* DOCUMENT EXTRACT
Muldoon
Strategic Concepts & Mechanics
Primary Evidence
"*Carters was run by a tough old sawmiller, Alwyn Carter, and his two sons. I remember going to their offices and persuading the old man to convert to the Chase Prime Rate, but the boys stepped in. They’d had a long-running fight with my brother Ian over pulp and paper equipment and were keen to take out their frustrations on me. I remember them laughing at me: ‘You’ve got your balls in a knot, Gibbsie, you’ll lose some money; what a joke, ha ha ha.’ ‘All right, you bastards,’ I thought. I went back and told my staff to look at the loan contract and if there is any infraction, the slightest irregularity, we’ll call in the loan. And sure enough, not long after they were one day late with an interest payment. I called in the loan. They went berserk. No one else would lend them money, since no one could make any profit lending money under the conditions Muldoon had created. The Carters got on to Chase Manhattan in the US: here they were with the top credit rating in New Zealand, and this little bugger in Auckland* *was calling in their loan! I got reverberations from Australia but nobody stopped me. It was one of those satisfying victories, going back to the Carter brothers and saying, ‘Tough titties, boys: pay up.’ And they did.*"

* RAW DATA

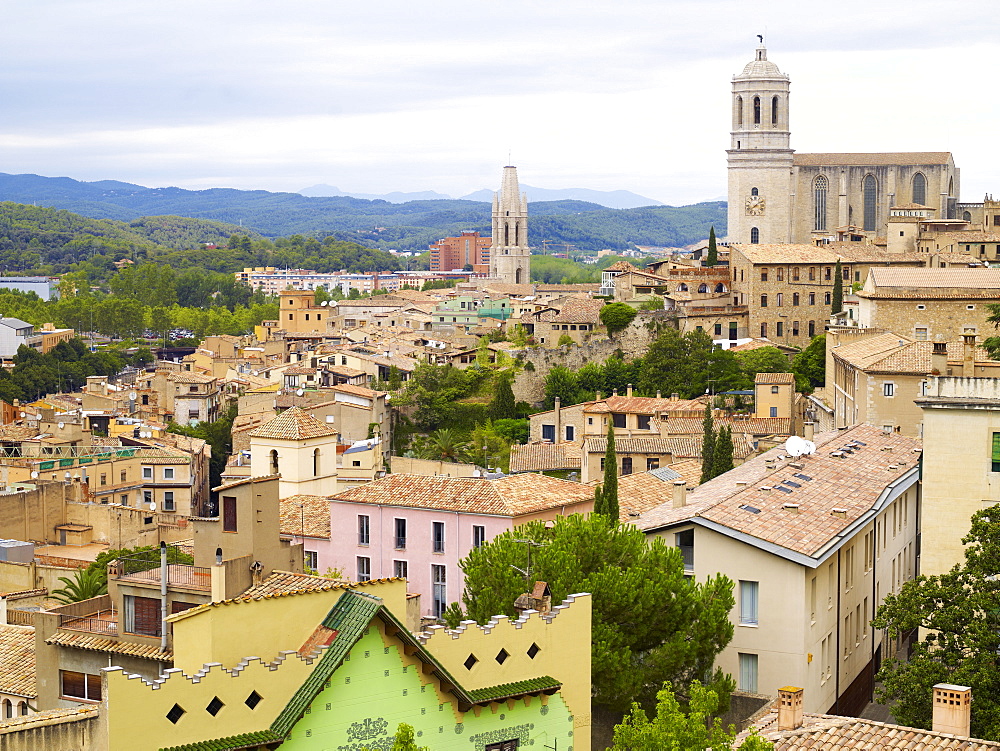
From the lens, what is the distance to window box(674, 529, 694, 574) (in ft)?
91.6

* DIRECTIONS FOR THIS TASK
Write out the Muldoon text word for word, from its heading to the final line. This material comes from a different source.

* RESULT FOR THIS EXERCISE
Muldoon
Strategic Concepts & Mechanics
Primary Evidence
"*Carters was run by a tough old sawmiller, Alwyn Carter, and his two sons. I remember going to their offices and persuading the old man to convert to the Chase Prime Rate, but the boys stepped in. They’d had a long-running fight with my brother Ian over pulp and paper equipment and were keen to take out their frustrations on me. I remember them laughing at me: ‘You’ve got your balls in a knot, Gibbsie, you’ll lose some money; what a joke, ha ha ha.’ ‘All right, you bastards,’ I thought. I went back and told my staff to look at the loan contract and if there is any infraction, the slightest irregularity, we’ll call in the loan. And sure enough, not long after they were one day late with an interest payment. I called in the loan. They went berserk. No one else would lend them money, since no one could make any profit lending money under the conditions Muldoon had created. The Carters got on to Chase Manhattan in the US: here they were with the top credit rating in New Zealand, and this little bugger in Auckland* *was calling in their loan! I got reverberations from Australia but nobody stopped me. It was one of those satisfying victories, going back to the Carter brothers and saying, ‘Tough titties, boys: pay up.’ And they did.*"